What is needed: In the text about what children cry over, copy word for word the passage from "There's a story" up to and including "Himself to me?".

Text shown START

What's he crying about?

A short clip I received this week shows a well known TV personality that asked a group of parents to film their kids while they were telling them that they had eaten all of their candy from last week and capture their reactions on camera. It was very entertaining to watch how the children react; some cry and others kick and turn chairs over... but the last child on the clip just says "Its fine, Mommy. Really, it's fine."

What our kids cry for and about, is telling about us, their parents, too. While all kids will crave candy and avoid brushing their teeth, it is the parents' priorities and consistency that sets the decibel level of the tantrum and length of the melt-down. When you see a child throwing a twenty minute fit down the candy aisle, you can't help but assume he or she is used to being given a lot of candy on a fairly regular basis...

Recently, I was in Walmart with my 2 year old, Moshe. At the checkout lane I noticed the battery display and reminded myself that we needed some batteries, so I threw a package in the cart. Moshe looks at me, and yells: Tatty, don't take that! It's not kosher!

He is only two, but he's been told enough times regarding items at the checkout lane that they are not kosher. So while he still likes candy, he knows that the checkout lane is not kosher.

There's a story the Lubavitcher Rebbe liked to tell about a five-year-old child and a 99-year-old man. The child was Rabbi Sholom DovBer Schneerson, born on the 20th of Cheshvan 5621 (1860), who served as the fifth Lubavitcher Rebbe from 1882 until his passing in 1920. The 99-year-old man lived 36 centuries earlier; his name was Abraham and he was the first Jew.

The story goes like this:

On the occasion of his fourth or fifth birthday, Rabbi Sholom DovBer visited his grandfather, Rabbi Menachem Mendel of Lubavitch. Upon entering his grandfather's room, the child burst into tears. His teacher in cheder had taught them that week's Torah reading, Vayeira, which begins, "And G-d revealed himself to Abraham..." Why, wept the child, doesn't G-d reveal Himself to me?

Rabbi Menachem Mendel replied: "When a Jew, a tzaddik, realizes at the age of 99 that he must circumcise himself -- that he must continue to perfect himself -- he is worthy that G-d should reveal Himself to him."

The Rebbe must have told this story dozens of times. The story, followed by a discussion of the manifold meanings and lessons the Rebbe saw in it, was a regular feature of the farbrengens (Chassidic gatherings) he held each year on or near the anniversary of Rabbi Sholom DovBer's birthday, which is always around this week's Parsha, Vayeira.

Imagine: a five year old weeping because G-d doesn't reveal Himself to Him!

I don't know if we can get our children to do THAT! But it sure gives us an idea of what our direction should be. To paraphrase an old cliché: You are what your children cry about!

Text shown END
Source material START

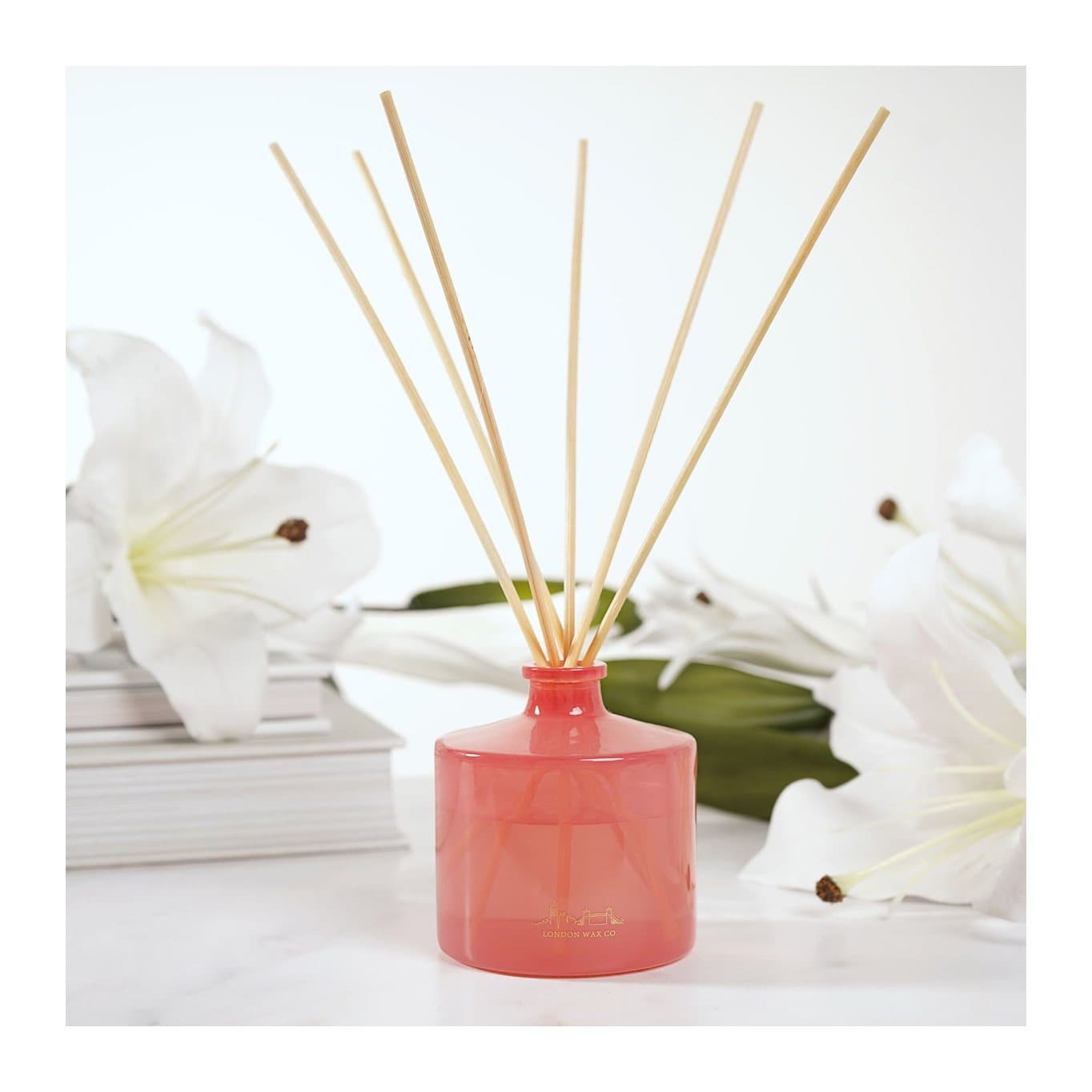 Paradise Found diffuser in a red glass bottle with red floral box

Source material END

Response to the exercise:
There's a story the Lubavitcher Rebbe liked to tell about a five-year-old child and a 99-year-old man. The child was Rabbi Sholom DovBer Schneerson, born on the 20th of Cheshvan 5621 (1860), who served as the fifth Lubavitcher Rebbe from 1882 until his passing in 1920. The 99-year-old man lived 36 centuries earlier; his name was Abraham and he was the first Jew.

The story goes like this:

On the occasion of his fourth or fifth birthday, Rabbi Sholom DovBer visited his grandfather, Rabbi Menachem Mendel of Lubavitch. Upon entering his grandfather's room, the child burst into tears. His teacher in cheder had taught them that week's Torah reading, Vayeira, which begins, "And G-d revealed himself to Abraham..." Why, wept the child, doesn't G-d reveal Himself to me?